Dunphy: Hi. Thank you so much for doing this and finding a way to still honor the spirit of the concert even while we're all social distancing.
Tucker: Exactly. Well, it's a pleasure to see you and talk to you and, and at least we can talk about music, if we're not going to actually do it. So, I know that some of our listeners won't be thoroughly familiar with you and your whole story. I know that you have a blog and now you have a podcast. I know that it's been tremendously exciting for you to have bought a theater, or to bought a space, and made a theater and an apartment on top of it. And I was reading a lot about that, and your adventures there. So, I wonder if you could just- I don't know if it's possible to do this briefly- but just kind of give us a little synopsis.

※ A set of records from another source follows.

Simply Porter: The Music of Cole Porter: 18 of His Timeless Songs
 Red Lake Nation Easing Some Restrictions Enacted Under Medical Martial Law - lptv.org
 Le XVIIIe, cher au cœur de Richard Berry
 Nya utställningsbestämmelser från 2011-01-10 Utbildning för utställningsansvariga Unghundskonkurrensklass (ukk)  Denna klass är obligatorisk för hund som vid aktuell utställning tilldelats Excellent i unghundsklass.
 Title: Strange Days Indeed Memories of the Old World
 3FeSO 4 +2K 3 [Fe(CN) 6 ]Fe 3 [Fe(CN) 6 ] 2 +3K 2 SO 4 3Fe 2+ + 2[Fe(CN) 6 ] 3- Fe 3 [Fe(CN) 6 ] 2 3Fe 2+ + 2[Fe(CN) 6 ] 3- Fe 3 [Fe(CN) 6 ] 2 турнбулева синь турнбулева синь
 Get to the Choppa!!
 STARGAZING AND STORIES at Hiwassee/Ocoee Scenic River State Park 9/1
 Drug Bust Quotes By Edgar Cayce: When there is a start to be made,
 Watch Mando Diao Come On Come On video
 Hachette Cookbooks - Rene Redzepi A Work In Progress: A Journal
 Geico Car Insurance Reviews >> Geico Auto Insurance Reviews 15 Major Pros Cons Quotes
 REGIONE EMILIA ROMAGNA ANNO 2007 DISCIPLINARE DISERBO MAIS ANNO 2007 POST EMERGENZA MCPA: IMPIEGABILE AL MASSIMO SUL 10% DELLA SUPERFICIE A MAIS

Dunphy: So, I live in Philadelphia. Like Washington DC, it's a very historic town with hundreds of years of fascinating history. And as you can probably tell, I'm not a Philadelphia native. This is not a natural Philadelphia accent. I grew up in Australia. My mother was from China, my father was from Greece. And so, when I moved to America, I became an American citizen. I tell people, you know, I found American history interesting on, you know, on sort of several levels, but I never felt really deeply invested in it until about five years ago, when my husband and I bought a theater. It actually was a magic theater, as in, a theater when magic shows were held. And it had gone through a period of scandal where the owner went to jail and the property came on the market at a really cheap price.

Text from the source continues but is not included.